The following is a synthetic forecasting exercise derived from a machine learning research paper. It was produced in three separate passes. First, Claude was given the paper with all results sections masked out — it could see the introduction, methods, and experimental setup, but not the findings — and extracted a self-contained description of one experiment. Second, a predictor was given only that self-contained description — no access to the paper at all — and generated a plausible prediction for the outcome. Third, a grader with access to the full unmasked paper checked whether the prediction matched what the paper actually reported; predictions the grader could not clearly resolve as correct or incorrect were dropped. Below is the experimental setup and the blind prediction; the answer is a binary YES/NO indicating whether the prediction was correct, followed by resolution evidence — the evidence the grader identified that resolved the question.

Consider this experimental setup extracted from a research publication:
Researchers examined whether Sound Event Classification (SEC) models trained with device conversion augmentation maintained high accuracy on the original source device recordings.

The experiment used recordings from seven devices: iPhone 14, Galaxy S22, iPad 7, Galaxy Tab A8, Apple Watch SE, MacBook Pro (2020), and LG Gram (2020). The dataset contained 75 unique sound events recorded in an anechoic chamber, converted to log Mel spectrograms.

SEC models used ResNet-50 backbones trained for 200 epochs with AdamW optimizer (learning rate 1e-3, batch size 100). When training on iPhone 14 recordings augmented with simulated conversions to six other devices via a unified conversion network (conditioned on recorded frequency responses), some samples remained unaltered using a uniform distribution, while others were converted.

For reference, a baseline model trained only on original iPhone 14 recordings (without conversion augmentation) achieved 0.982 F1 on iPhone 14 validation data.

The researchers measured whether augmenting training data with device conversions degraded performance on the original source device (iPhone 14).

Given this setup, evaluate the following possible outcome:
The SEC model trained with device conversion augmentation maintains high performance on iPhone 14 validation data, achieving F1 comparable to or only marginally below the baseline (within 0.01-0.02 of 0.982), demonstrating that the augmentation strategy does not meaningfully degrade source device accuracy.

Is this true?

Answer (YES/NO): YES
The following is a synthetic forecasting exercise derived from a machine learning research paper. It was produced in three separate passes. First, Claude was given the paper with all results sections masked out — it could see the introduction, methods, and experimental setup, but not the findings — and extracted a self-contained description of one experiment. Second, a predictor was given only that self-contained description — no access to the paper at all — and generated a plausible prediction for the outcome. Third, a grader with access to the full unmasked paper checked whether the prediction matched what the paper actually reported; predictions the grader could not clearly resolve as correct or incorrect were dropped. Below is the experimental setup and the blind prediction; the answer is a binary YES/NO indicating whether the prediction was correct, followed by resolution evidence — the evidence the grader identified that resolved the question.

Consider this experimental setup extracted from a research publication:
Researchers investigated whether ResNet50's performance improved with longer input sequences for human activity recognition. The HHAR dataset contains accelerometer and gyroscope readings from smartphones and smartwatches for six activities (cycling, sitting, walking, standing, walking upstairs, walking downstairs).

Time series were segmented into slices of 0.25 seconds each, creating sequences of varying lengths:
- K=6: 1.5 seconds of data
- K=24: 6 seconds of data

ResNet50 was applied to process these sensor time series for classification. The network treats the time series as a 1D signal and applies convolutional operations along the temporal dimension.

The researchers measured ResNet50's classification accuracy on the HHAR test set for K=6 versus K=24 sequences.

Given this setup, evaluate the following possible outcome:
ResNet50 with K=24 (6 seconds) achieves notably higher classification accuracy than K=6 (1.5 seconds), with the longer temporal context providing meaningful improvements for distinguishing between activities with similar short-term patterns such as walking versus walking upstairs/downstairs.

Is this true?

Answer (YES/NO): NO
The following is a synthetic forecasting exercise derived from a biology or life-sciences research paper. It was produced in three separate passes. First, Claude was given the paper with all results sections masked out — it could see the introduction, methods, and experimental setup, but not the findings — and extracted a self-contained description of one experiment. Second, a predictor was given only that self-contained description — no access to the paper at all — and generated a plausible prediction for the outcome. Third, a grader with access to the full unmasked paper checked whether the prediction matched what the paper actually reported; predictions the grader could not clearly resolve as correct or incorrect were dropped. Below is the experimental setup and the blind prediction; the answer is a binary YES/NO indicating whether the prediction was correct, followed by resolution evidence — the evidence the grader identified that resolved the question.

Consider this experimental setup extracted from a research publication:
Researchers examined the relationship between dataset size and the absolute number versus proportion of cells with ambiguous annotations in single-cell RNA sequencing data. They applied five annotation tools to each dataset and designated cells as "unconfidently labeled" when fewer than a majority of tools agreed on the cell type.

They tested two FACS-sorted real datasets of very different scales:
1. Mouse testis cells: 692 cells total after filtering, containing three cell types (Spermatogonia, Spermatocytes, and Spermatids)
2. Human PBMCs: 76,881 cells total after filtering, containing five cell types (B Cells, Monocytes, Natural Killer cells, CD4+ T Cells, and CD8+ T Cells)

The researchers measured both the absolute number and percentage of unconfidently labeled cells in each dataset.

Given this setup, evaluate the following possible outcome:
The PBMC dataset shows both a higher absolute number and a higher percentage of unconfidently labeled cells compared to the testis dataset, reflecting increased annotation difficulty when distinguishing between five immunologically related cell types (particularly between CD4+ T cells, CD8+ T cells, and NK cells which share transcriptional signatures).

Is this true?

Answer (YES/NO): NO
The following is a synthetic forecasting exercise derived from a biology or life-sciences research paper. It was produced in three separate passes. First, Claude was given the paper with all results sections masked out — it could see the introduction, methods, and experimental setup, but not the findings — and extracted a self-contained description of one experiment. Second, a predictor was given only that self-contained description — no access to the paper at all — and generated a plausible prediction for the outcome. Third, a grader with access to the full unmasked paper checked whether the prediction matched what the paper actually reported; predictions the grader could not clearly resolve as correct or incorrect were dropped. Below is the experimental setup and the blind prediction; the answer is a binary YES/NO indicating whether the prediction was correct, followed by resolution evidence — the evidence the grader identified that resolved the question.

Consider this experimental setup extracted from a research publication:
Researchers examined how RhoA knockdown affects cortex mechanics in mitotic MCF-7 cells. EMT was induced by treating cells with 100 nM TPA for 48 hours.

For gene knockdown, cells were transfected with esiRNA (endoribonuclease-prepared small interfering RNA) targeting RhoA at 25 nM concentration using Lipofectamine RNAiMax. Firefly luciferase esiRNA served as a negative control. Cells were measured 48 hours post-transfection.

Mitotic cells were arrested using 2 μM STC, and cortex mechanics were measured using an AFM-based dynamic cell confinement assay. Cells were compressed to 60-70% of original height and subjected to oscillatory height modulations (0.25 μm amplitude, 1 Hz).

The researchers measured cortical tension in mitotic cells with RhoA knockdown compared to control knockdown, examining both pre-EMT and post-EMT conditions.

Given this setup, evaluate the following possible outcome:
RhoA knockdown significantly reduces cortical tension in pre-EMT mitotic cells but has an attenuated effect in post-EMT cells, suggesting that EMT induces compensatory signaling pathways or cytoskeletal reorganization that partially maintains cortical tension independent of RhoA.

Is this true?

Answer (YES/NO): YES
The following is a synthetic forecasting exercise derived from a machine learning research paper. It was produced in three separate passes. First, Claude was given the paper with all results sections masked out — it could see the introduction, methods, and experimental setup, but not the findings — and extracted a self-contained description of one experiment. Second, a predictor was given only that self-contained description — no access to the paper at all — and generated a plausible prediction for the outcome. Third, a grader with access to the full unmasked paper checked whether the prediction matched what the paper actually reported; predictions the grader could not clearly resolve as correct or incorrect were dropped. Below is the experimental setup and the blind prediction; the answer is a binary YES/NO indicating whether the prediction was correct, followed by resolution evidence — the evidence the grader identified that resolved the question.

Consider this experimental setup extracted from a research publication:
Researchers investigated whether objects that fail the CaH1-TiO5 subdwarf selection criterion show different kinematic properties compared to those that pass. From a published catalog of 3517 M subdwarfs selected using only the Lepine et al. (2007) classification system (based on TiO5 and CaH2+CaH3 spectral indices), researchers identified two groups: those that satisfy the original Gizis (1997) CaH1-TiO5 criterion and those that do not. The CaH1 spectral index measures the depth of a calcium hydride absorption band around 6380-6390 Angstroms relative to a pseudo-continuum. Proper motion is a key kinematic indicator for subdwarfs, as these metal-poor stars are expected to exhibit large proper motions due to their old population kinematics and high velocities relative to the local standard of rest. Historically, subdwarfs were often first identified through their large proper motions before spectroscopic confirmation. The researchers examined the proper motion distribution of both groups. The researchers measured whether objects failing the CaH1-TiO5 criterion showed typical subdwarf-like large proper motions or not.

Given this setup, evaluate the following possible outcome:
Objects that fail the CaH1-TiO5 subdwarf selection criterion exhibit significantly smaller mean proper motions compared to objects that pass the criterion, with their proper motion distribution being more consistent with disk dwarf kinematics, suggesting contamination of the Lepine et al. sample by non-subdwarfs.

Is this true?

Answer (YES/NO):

________________________________________

__WHAT THIS TASK INVOLVES__:
Would you copy each line of the records that contains "models"?

__SOLVED PROBLEM__:
Researchers examined whether Sound Event Classification (SEC) models trained with device conversion augmentation maintained high accuracy on the original source device recordings.
SEC models used ResNet-50 backbones trained for 200 epochs with AdamW optimizer (learning rate 1e-3, batch size 100). When training on iPhone 14 recordings augmented with simulated conversions to six other devices via a unified conversion network (conditioned on recorded frequency responses), some samples remained unaltered using a uniform distribution, while others were converted.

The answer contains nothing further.